» Record extracts:

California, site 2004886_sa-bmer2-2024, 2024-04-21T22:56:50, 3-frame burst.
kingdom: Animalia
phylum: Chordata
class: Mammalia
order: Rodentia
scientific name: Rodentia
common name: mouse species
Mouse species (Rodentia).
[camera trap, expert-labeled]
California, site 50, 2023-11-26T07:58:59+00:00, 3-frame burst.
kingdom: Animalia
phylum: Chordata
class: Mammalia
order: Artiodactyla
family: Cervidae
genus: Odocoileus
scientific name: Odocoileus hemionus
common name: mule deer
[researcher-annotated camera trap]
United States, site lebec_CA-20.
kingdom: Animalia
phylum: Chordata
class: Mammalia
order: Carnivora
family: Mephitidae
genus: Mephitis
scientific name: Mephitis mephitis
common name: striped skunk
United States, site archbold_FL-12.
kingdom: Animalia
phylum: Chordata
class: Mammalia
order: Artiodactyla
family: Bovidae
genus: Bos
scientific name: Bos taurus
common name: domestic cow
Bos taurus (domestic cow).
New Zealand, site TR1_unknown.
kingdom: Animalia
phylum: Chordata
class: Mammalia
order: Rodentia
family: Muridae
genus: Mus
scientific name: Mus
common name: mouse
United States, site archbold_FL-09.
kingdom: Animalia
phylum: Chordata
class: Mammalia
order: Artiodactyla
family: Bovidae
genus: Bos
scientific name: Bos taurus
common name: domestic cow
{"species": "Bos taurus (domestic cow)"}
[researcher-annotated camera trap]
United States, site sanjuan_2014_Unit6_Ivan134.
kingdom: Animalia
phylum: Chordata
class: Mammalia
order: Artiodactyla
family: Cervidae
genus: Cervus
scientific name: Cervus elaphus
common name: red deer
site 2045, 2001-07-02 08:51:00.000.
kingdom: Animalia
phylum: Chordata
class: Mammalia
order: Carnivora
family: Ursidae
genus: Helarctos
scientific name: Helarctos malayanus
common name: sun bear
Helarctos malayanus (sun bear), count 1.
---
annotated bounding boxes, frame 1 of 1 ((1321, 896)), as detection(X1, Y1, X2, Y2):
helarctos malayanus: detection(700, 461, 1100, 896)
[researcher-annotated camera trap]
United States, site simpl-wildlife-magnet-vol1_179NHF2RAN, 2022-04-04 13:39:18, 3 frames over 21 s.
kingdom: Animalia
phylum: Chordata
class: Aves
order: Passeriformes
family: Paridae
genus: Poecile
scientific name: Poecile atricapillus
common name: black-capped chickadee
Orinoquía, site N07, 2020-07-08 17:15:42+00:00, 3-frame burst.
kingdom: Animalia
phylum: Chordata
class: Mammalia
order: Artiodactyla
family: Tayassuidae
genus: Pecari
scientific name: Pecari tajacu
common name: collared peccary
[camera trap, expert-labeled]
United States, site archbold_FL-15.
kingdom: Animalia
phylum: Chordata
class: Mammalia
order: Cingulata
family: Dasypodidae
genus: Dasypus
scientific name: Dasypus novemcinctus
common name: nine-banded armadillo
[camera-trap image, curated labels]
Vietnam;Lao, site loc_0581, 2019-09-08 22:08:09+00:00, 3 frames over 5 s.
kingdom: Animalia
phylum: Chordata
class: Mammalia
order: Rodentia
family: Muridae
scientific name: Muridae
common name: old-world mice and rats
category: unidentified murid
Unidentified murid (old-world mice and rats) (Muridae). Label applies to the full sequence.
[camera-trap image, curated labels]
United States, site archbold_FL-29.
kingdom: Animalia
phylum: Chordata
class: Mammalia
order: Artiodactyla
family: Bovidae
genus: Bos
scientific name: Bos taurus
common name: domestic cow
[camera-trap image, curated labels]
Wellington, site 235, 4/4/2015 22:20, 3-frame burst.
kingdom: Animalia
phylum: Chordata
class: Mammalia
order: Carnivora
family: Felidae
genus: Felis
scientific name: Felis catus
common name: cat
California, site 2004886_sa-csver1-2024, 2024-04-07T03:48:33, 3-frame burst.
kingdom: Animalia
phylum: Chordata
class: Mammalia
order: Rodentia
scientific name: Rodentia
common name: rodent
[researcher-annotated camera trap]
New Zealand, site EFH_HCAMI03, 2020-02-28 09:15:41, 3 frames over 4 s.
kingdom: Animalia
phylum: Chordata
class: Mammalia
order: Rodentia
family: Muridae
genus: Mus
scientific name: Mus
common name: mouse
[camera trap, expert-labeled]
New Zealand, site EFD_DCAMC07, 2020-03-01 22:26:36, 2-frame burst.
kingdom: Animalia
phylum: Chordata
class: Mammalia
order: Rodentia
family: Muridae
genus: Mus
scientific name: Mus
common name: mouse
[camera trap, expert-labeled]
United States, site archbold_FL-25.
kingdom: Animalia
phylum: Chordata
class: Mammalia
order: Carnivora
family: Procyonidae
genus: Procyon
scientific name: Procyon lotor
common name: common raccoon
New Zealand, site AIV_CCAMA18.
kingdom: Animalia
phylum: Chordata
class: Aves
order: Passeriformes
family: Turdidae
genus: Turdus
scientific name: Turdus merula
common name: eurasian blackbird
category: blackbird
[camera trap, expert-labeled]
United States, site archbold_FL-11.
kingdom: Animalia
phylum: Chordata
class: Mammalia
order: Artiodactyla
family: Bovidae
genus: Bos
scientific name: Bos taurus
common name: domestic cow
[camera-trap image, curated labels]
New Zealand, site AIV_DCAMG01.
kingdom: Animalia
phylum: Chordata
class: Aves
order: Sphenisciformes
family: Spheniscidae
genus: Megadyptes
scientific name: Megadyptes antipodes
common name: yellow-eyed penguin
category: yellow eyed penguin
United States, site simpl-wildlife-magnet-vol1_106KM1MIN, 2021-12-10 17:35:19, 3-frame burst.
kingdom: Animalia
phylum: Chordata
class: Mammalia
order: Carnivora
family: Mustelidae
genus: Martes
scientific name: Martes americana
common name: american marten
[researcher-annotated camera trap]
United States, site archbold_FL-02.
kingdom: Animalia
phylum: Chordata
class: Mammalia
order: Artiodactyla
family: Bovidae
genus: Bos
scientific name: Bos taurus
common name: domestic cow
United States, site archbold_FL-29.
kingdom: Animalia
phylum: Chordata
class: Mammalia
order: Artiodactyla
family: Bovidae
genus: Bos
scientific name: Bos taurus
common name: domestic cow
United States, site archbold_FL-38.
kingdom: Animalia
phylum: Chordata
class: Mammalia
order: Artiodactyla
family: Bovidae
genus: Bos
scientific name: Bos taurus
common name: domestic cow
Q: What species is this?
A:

» Work to complete:
Read through the lines above and collect those that contain the string "California".

» Exercise solution:
California, site 2004886_sa-bmer2-2024, 2024-04-21T22:56:50, 3-frame burst.
California, site 50, 2023-11-26T07:58:59+00:00, 3-frame burst.
California, site 2004886_sa-csver1-2024, 2024-04-07T03:48:33, 3-frame burst.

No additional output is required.